━━ INFORMATION GIVEN ━━
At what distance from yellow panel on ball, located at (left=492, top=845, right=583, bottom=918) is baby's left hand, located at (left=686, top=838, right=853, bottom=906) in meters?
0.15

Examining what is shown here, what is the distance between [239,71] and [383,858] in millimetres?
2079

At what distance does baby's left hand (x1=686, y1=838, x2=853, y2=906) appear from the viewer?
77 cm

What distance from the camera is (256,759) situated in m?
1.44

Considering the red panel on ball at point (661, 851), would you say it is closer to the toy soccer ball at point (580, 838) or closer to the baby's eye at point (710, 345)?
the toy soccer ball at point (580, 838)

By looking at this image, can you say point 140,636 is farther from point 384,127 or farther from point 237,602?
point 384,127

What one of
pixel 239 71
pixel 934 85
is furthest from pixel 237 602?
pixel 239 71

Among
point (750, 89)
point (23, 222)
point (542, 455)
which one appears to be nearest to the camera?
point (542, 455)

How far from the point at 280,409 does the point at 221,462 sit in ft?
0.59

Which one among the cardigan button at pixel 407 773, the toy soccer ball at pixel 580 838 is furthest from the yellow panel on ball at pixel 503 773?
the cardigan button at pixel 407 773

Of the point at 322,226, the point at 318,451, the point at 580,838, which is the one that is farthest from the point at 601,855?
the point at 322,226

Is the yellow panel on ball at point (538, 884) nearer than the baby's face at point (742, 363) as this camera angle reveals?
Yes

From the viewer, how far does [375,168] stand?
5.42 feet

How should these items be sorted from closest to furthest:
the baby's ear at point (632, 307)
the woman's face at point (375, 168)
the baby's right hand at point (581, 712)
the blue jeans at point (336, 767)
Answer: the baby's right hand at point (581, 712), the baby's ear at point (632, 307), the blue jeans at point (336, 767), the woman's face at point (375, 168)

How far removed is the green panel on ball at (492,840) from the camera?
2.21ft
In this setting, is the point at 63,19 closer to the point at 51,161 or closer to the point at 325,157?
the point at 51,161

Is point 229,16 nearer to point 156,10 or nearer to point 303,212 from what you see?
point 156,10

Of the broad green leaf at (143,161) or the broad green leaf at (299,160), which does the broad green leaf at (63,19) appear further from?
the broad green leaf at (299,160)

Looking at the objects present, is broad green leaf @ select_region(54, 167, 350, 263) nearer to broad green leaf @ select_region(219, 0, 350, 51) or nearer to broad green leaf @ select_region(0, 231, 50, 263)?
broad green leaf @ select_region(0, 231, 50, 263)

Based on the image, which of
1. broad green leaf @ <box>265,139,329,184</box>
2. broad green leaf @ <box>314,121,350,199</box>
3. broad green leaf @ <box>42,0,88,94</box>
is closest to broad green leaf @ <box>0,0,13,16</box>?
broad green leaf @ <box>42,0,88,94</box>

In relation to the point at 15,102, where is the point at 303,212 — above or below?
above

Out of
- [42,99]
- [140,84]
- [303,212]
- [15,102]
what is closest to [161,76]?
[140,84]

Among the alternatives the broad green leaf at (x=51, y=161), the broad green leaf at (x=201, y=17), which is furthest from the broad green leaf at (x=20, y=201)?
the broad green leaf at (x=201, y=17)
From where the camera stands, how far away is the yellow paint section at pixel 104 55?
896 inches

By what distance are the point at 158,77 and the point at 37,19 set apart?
━━━
- _YOUR TASK_
Copy out every item above word for word, keeping each line as it appears.

- _COMPLETE OUTPUT_
At what distance from yellow panel on ball, located at (left=492, top=845, right=583, bottom=918) is baby's left hand, located at (left=686, top=838, right=853, bottom=906) in meters?
0.15

Examining what is shown here, what is the distance between [239,71] and [383,858] in millimetres?
2079

At what distance does baby's left hand (x1=686, y1=838, x2=853, y2=906) appear from the viewer?
77 cm

What distance from the camera is (256,759) situated in m?
1.44

Considering the red panel on ball at point (661, 851), would you say it is closer to the toy soccer ball at point (580, 838) or closer to the baby's eye at point (710, 345)?
the toy soccer ball at point (580, 838)

By looking at this image, can you say point 140,636 is farther from point 384,127 or farther from point 237,602?
point 384,127

What one of
pixel 239 71
pixel 934 85
is furthest from pixel 237 602?
pixel 239 71

Among
point (750, 89)
point (23, 222)
point (542, 455)
which one appears to be nearest to the camera?
point (542, 455)

How far from the point at 280,409 does the point at 221,462 sit in ft?
0.59

Which one among the cardigan button at pixel 407 773, the toy soccer ball at pixel 580 838 is furthest from the yellow panel on ball at pixel 503 773?
the cardigan button at pixel 407 773

Of the point at 322,226, the point at 318,451, the point at 580,838, which is the one that is farthest from the point at 601,855?
the point at 322,226

Is the yellow panel on ball at point (538, 884) nearer than the baby's face at point (742, 363) as this camera angle reveals?
Yes

From the viewer, how far does [375,168] stand?
5.42 feet

How should these items be sorted from closest to furthest:
the baby's ear at point (632, 307)
the woman's face at point (375, 168)
the baby's right hand at point (581, 712)
the blue jeans at point (336, 767)
Answer: the baby's right hand at point (581, 712), the baby's ear at point (632, 307), the blue jeans at point (336, 767), the woman's face at point (375, 168)

How far removed is the green panel on ball at (492,840) from the camera?
2.21ft
In this setting, is the point at 63,19 closer to the point at 51,161 or closer to the point at 325,157?
the point at 51,161

Is point 229,16 nearer to point 156,10 or nearer to point 303,212 from what you see?
point 156,10

Of the broad green leaf at (143,161) or the broad green leaf at (299,160), which does the broad green leaf at (63,19) appear further from?
the broad green leaf at (299,160)

Looking at the objects present, is broad green leaf @ select_region(54, 167, 350, 263) nearer to broad green leaf @ select_region(219, 0, 350, 51) or nearer to broad green leaf @ select_region(0, 231, 50, 263)?
broad green leaf @ select_region(0, 231, 50, 263)

Based on the image, which of
1. broad green leaf @ <box>265,139,329,184</box>
2. broad green leaf @ <box>314,121,350,199</box>
3. broad green leaf @ <box>42,0,88,94</box>
is closest to broad green leaf @ <box>0,0,13,16</box>?
broad green leaf @ <box>42,0,88,94</box>

In relation to the point at 15,102, where is the point at 303,212 — above or below?
above

Out of
- [42,99]
- [140,84]
- [303,212]
- [15,102]
what is closest to [161,76]?
[140,84]

Among the alternatives the broad green leaf at (x=51, y=161), the broad green leaf at (x=201, y=17), which is furthest from the broad green leaf at (x=20, y=201)?
the broad green leaf at (x=201, y=17)
From where the camera stands, how far away is the yellow paint section at pixel 104 55?
896 inches

By what distance are the point at 158,77 and the point at 37,19 set apart?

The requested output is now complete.